The historic use of solventogenic clostridia to produce solvents acetone and butanol at industrial scales dates to the early 1900s3. However, the use of the industrial fermentation process was largely replaced by petrochemical alternatives in most countries during the second half of the last century. In an earlier study the genomes of 30 solventogenic Clostridium species from two distinct phylogenetic clades were sequenced8, and a phylogenomic analyses of the species was undertaken. A number of misclassified strains were identified that require taxonomic reclassification39, which is consistent with the findings of our study.
Most sequences reported in this study employed long-read sequencing technology. This has been shown to aid in resolving complex regions such as repetitive regions as in the case of multiple copies of rDNA operons resulting in high-quality genome sequences40. CheckM241 quality analyses for genome completeness and contamination were completed for the 270 genomes. All had an estimated completeness of 100%, except strain DJ311 (99.75%) and 269 had estimated contamination less than 5%, with the DJ015 genome having an estimate of 10%. All results are provided together with genome stats and are consistent with the designation improved-high-quality draft (Table S1). In the present analysis we observed Illumina-derived genome assemblies were represented by higher numbers of contigs compared to PacBio-derived genomes, and consistent with earlier studies they contained fewer copies of rDNA operons overall. We did not observe obvious biases for metabolic gene contents between the sequencing technologies.
The expanded genomic database for solvent-producing clostridia generated by the joint LanzaTech JGI sequencing project can be accessed in GenBank. These 270 additional genomes are identified and coded as DJ genomes. The strains that were sequenced were selected from the DJ strain collection that consists of 53 examples originating from various international culture collections and 217 examples that originated from NCP industrial strain collection.
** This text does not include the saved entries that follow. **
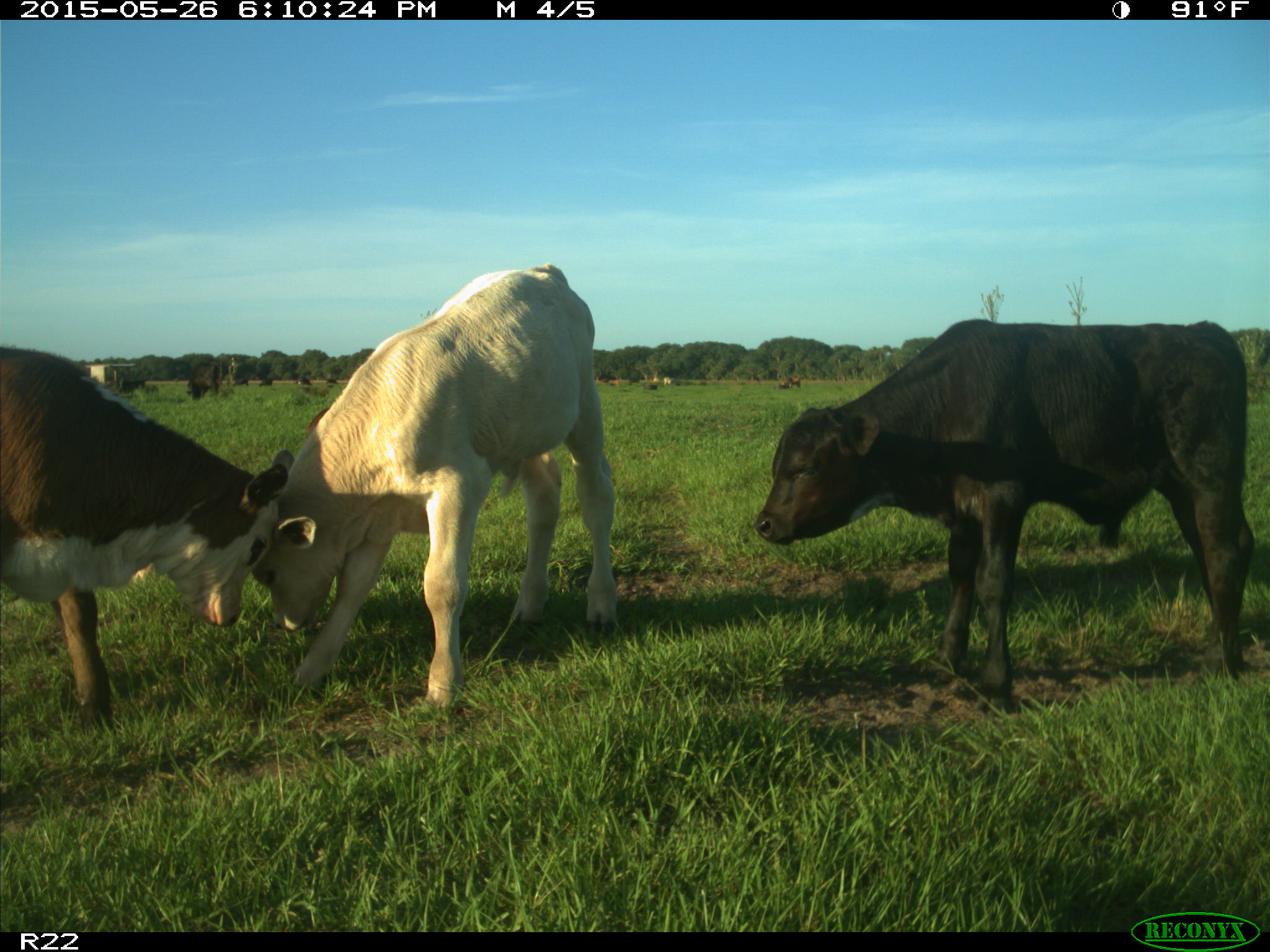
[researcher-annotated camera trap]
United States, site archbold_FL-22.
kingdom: Animalia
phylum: Chordata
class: Mammalia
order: Artiodactyla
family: Bovidae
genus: Bos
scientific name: Bos taurus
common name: domestic cow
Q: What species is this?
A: Bos taurus (domestic cow).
These consist of 7 C. acetobutylicum, 194 C. beijerinckii, 5 C. butyricum, 57 C. saccharobutylicum, 4 C. saccharoperbutylacetonicum, and 3 C. tetanomorphum genomes. For convenience the genome sequences from the DJ collection were allocated arbitrary codes from DJ001 to DJ350. Conversion tables that list DJ genome designations, GenBank Accession numbers, JGI Integrated Microbial Genomes (IMG) numbers, along with the original strain names, codes, attributes, and historical annotations have been provided (Tables S1-3).
Clostridium is a large diverse genus of obligate anaerobes. Recently, Cruz-Morales et al. used genomic data from 779 strains to study the taxonomy and evolution of the group and showed clostridia are not a monophyletic group7. Their analysis confirmed that the group is composed of more than one genus and that the authentic Clostridium species are confined to what has been defined earlier as cluster I (sensu stricto) and that the Clostridium species belonging to this group can be divided into 2 major clades. Our analysis confirms this previously reported taxonomic classification that established that solvent-producing clostridia fit within these 2 different clades and are not closely related phylogenetically.
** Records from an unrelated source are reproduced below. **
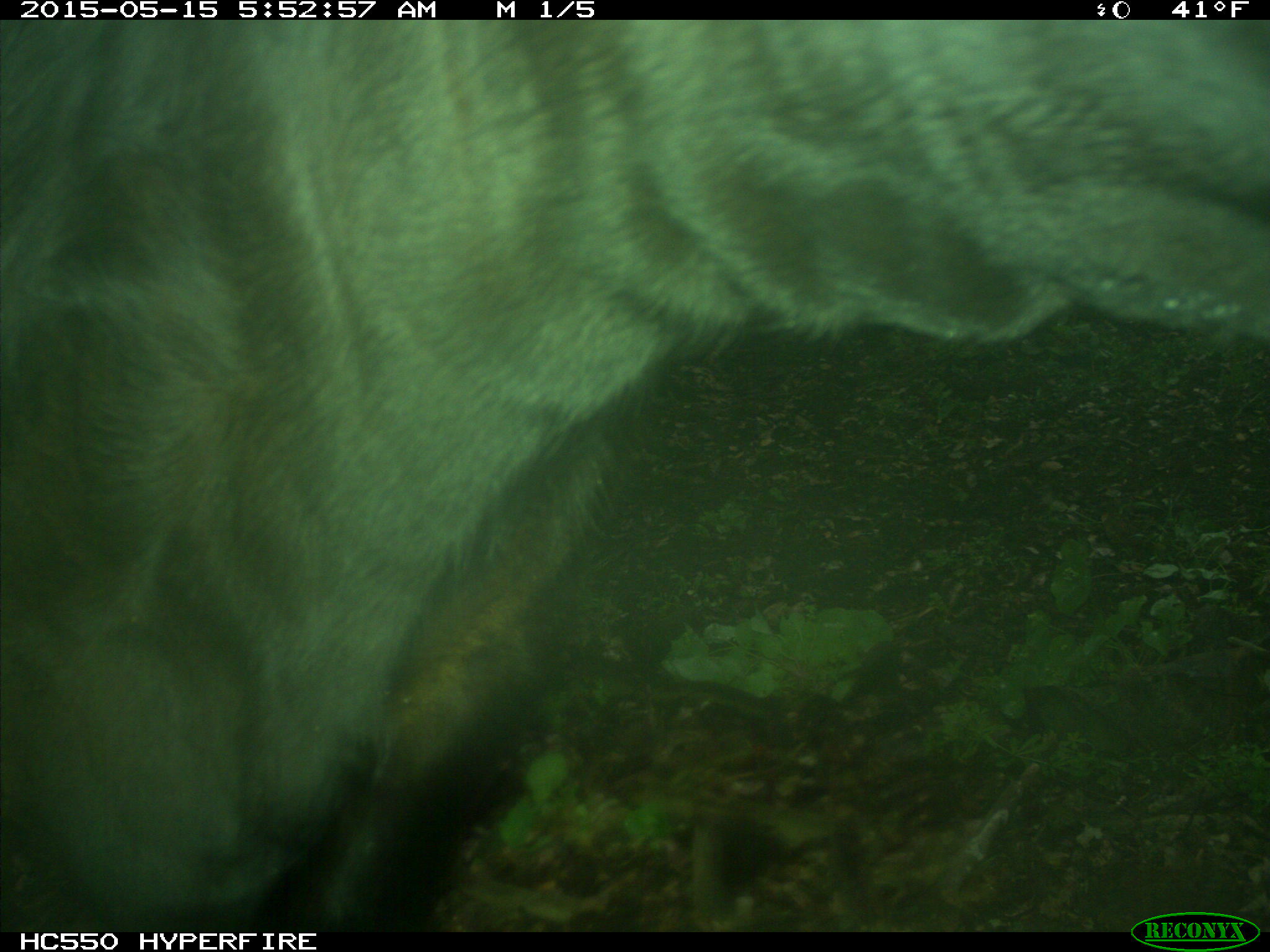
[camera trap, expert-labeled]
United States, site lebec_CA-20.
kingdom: Animalia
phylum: Chordata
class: Mammalia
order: Artiodactyla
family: Bovidae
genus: Bos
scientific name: Bos taurus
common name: domestic cow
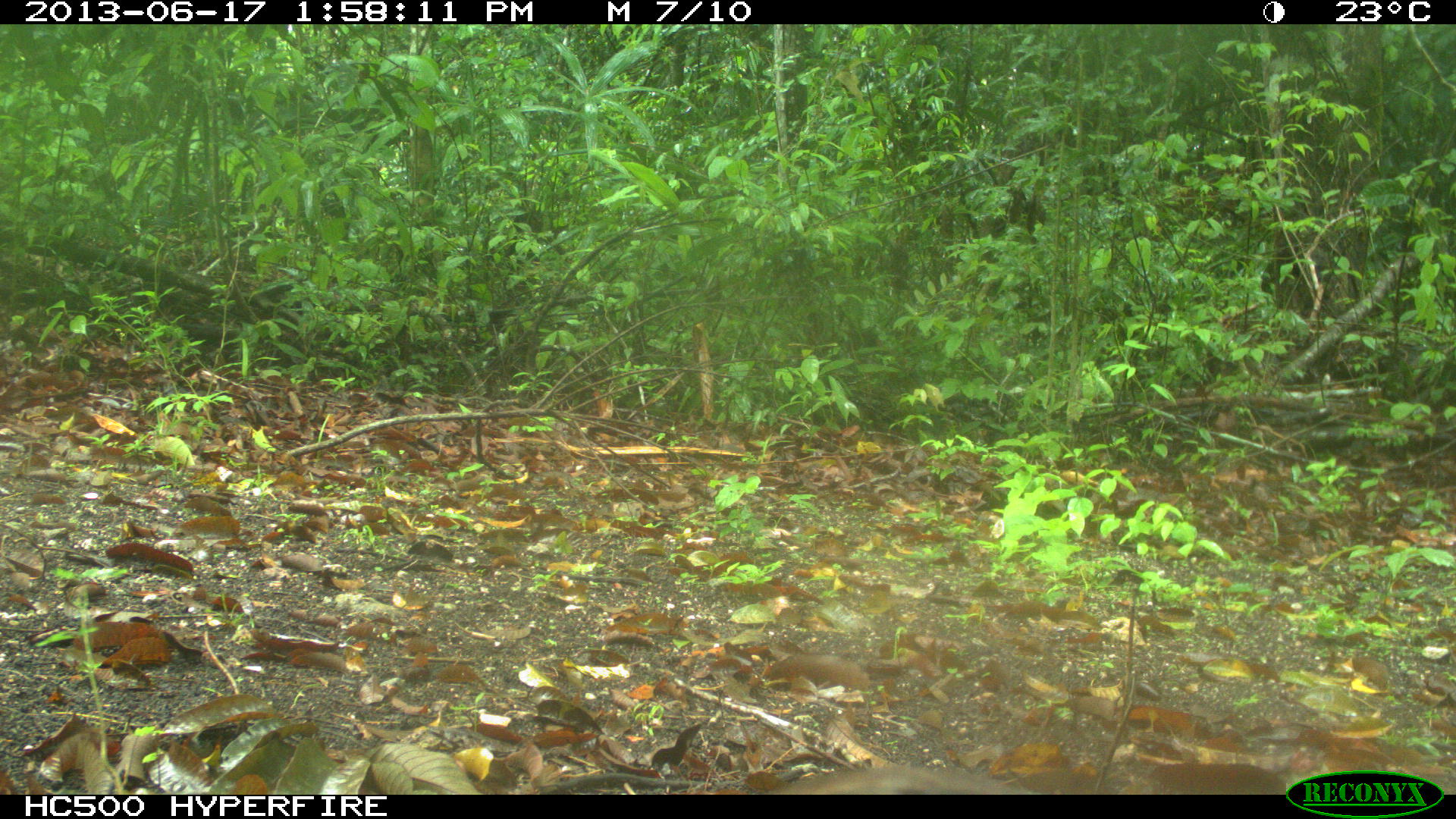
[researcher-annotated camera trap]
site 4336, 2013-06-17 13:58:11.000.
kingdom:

Solvent-producing species in Clade 1 include C. acetobutylicum, C. aurantibutyricum, C. felsineum, C. roseum and C. pasteurianum. The C. acetobutylicum strains were used for the commercial production of solvents from starch-based substrates and are characterized by having their solventogenic genes encoded on a plasmid. Although strains belonging to this species were isolated in Britain, North America, South America and Asia they all exhibit a very close genetic relationship. Despite being sub-cultured numerous times these genomes exhibit a remarkable degree of stability and conservation. The genome sequences include 3 strains of Clostridium tetanomorphum. This species is located in Clade 1 but it is not closely related to the other cluster of solvent-producing species. Although these bacteria are known to be able to produce low levels of butanol constitutively, they were never used for industrial purposes.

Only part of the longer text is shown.